She doesn't hesitate before running down the steps and throwing herself in my arms, knocking the breath out of me. Instinctively, my arms sneak around her back and hold her tightly. “I'm so sorry, Eliza.”

She sniffs loudly, head buried in the crook of my neck. “I missed you.”

Fuck, she might as well have punched me right in the heart. Tears tickling the back of my throat, I return the sentiment. “I missed you too.“

So much more than I ever thought I would.

When she pulls away, I grasp her by the shoulders, holding her still so I can just look at her for a second. God, she looks so much older.
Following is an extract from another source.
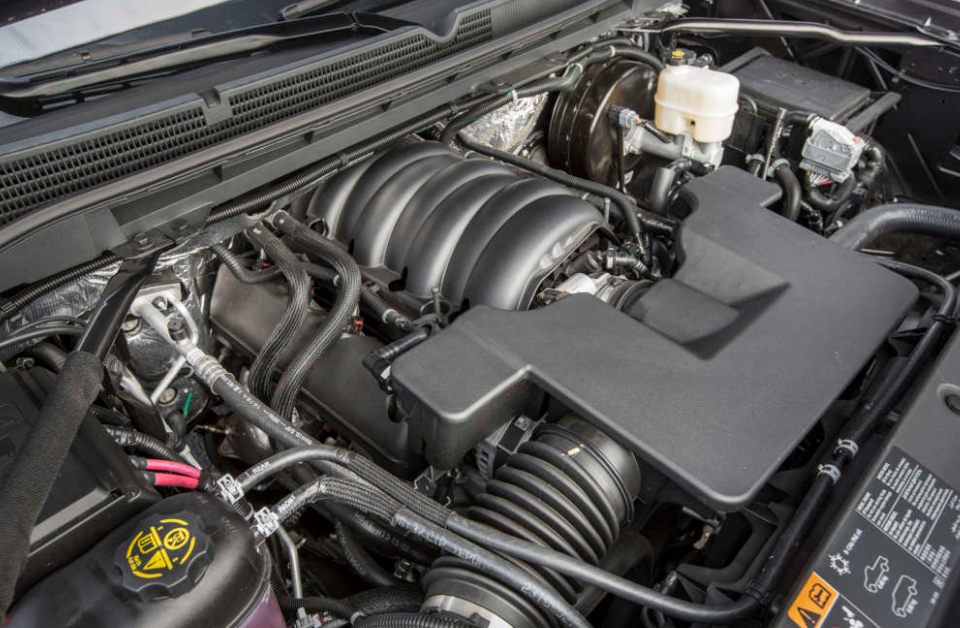2018 GMC Sierra Engine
I can almost hear the arguments that must have been had in this house about the light brown streaks in her dark hair and the new jewel sparkling in her nose, another couple decorating her ears. She must be, what, almost sixteen now? Jesus. “You punch anyone lately?”

Despite the tears staining a path down her cheeks, Eliza snorts a laugh. “No one who didn't deserve it.”

“That's my girl.”

The youngest Jackson attempts her brightest smile. My hands drop as she maneuvers to my side but the connection is quickly replaced by one of hers slipping into mine as she drags me inside.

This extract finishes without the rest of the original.